The short answer is it keeps me going. The longer answer is that infernal combustion every day would cost too much and smells horrible, and would erode the first reason further. I was given my first bike when I was very young and the longest I've ever gone without riding a bike was 6 months. Today, and you might be surprised by this—I was too—I realised that I've finally stopped enjoying cycling in Edinburgh. I'm an engineer to my core: I love my bikes; and I try to help people feel that love for their own bikes. Yet each of mine is dangerously close to becoming little more than a means to an end. Far too quickly I'm coming to understand why people don't want to cycle, and I don't want to become one of those people. I shouldn't have to; I shouldn't be made to.

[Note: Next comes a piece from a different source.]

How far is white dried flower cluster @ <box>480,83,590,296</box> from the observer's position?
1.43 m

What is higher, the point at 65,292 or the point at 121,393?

Because I'm fed up; of drivers overtaking me too closely, or undertaking me just to gain five seconds, or pulling U-turns in front of me without consideration of my speed, or shouting abuse at me just for existing. I'm fed up of poor driving standards that ignore conditions, like traction, or visibility, or gradient, or an ability to accelerate, and standards that are seemingly based on the driver's comparison with their performance during the previous five minutes. I'm fed up of the narcissistic me-me-me, me-first! attitude that pervades driving nowadays, in which traffic lights and roundabouts are to be beaten, rather than respected.
I'm fed up of being polite on the road, and in return getting none of the human respect I would like. I can get no respect far more easily simply by not caring how I ride my bike.
I'm fed up of our city's roads that are being repeatedly destroyed by buses and lorries and not repaired properly, or even engineered properly. I'm fed up of road repairs that aren't remotely fit for purpose and that shake my bike to pieces.
I'm fed up with our city's pretensions to being supportive of cycling. That it treats me, and everyone else using human power, as though we were whizzing about on micro-scooters, weaving madly amongst pedestrians without a care, and able and happy to jump off on a whim. That it repairs only the roads that carry the most and the largest vehicles, and leaves the quieter, preferable routes to rack and ruin. I'm fed up of useful cut-throughs being 'repaired' to prevent their use by cyclists, forcing us to reconfigure our routes to include more dangerous areas requiring manoeuvres that we were only too happy to avoid before.
I can't help wondering how many people, pounding the treadmill or spinning nowhere fast in a gym of an evening, were once busy cycling on the road but had that enthusiasm burned out of them.
I will probably cycle to work tomorrow. The fresh air will do me good, as will a bit of exercise, but my mood is damaged.